Instructions for the task:
Set out every line of the material below as a Markdown table with the columns No. and Text, numbering the rows and leaving out blank lines.

Records provided:
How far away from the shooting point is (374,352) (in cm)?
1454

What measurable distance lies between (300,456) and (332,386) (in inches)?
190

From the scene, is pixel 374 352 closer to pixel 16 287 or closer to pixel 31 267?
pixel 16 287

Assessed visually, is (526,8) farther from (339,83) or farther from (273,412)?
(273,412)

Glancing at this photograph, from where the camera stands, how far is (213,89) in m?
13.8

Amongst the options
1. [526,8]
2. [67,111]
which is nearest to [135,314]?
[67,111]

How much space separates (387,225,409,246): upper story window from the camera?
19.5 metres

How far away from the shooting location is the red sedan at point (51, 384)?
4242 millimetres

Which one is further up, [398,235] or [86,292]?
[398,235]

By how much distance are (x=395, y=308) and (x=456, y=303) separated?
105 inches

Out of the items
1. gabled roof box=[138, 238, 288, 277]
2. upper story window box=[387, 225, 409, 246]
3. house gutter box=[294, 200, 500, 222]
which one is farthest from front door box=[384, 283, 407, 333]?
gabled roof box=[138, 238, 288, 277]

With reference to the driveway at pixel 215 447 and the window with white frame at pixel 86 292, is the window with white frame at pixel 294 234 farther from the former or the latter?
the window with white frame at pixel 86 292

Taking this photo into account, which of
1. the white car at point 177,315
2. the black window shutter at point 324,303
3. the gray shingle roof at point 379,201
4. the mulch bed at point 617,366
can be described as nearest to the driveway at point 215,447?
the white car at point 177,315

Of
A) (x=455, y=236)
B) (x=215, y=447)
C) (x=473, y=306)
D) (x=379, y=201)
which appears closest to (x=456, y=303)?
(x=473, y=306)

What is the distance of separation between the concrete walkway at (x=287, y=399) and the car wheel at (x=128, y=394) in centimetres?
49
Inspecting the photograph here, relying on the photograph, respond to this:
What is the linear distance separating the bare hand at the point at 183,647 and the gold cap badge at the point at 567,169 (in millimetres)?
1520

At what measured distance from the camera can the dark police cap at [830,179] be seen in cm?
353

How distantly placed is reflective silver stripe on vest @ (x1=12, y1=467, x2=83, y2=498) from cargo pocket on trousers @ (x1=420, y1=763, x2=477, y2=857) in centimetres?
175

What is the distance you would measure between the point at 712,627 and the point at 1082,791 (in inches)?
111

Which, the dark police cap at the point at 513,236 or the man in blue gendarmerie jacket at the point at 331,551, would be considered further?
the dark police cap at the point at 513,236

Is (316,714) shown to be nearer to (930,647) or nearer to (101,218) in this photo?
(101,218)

Output below:
| No. | Text |
|---|---|
| 1 | How far away from the shooting point is (374,352) (in cm)? |
| 2 | 1454 |
| 3 | What measurable distance lies between (300,456) and (332,386) (in inches)? |
| 4 | 190 |
| 5 | From the scene, is pixel 374 352 closer to pixel 16 287 or closer to pixel 31 267? |
| 6 | pixel 16 287 |
| 7 | Assessed visually, is (526,8) farther from (339,83) or farther from (273,412)? |
| 8 | (273,412) |
| 9 | Glancing at this photograph, from where the camera stands, how far is (213,89) in m? |
| 10 | 13.8 |
| 11 | Amongst the options |
| 12 | 1. [526,8] |
| 13 | 2. [67,111] |
| 14 | which is nearest to [135,314]? |
| 15 | [67,111] |
| 16 | How much space separates (387,225,409,246): upper story window from the camera? |
| 17 | 19.5 metres |
| 18 | How far away from the shooting location is the red sedan at point (51, 384)? |
| 19 | 4242 millimetres |
| 20 | Which one is further up, [398,235] or [86,292]? |
| 21 | [398,235] |
| 22 | By how much distance are (x=395, y=308) and (x=456, y=303) separated? |
| 23 | 105 inches |
| 24 | Out of the items |
| 25 | 1. gabled roof box=[138, 238, 288, 277] |
| 26 | 2. upper story window box=[387, 225, 409, 246] |
| 27 | 3. house gutter box=[294, 200, 500, 222] |
| 28 | which one is farthest from front door box=[384, 283, 407, 333]? |
| 29 | gabled roof box=[138, 238, 288, 277] |
| 30 | With reference to the driveway at pixel 215 447 and the window with white frame at pixel 86 292, is the window with white frame at pixel 294 234 farther from the former or the latter? |
| 31 | the window with white frame at pixel 86 292 |
| 32 | Taking this photo into account, which of |
| 33 | 1. the white car at point 177,315 |
| 34 | 2. the black window shutter at point 324,303 |
| 35 | 3. the gray shingle roof at point 379,201 |
| 36 | 4. the mulch bed at point 617,366 |
| 37 | can be described as nearest to the driveway at point 215,447? |
| 38 | the white car at point 177,315 |
| 39 | Of |
| 40 | A) (x=455, y=236) |
| 41 | B) (x=215, y=447) |
| 42 | C) (x=473, y=306) |
| 43 | D) (x=379, y=201) |
| 44 | which appears closest to (x=456, y=303)? |
| 45 | (x=473, y=306) |
| 46 | What is the distance of separation between the concrete walkway at (x=287, y=399) and the car wheel at (x=128, y=394) in centimetres? |
| 47 | 49 |
| 48 | Inspecting the photograph here, relying on the photograph, respond to this: |
| 49 | What is the linear distance separating the bare hand at the point at 183,647 and the gold cap badge at the point at 567,169 (in millimetres)? |
| 50 | 1520 |
| 51 | At what measured distance from the camera can the dark police cap at [830,179] be seen in cm? |
| 52 | 353 |
| 53 | How distantly placed is reflective silver stripe on vest @ (x1=12, y1=467, x2=83, y2=498) from cargo pocket on trousers @ (x1=420, y1=763, x2=477, y2=857) in centimetres? |
| 54 | 175 |
| 55 | What is the distance you would measure between the point at 712,627 and the point at 1082,791 (in inches)? |
| 56 | 111 |
| 57 | Which, the dark police cap at the point at 513,236 or the man in blue gendarmerie jacket at the point at 331,551, would be considered further? |
| 58 | the dark police cap at the point at 513,236 |
| 59 | Is (316,714) shown to be nearer to (930,647) or nearer to (101,218) in this photo? |
| 60 | (101,218) |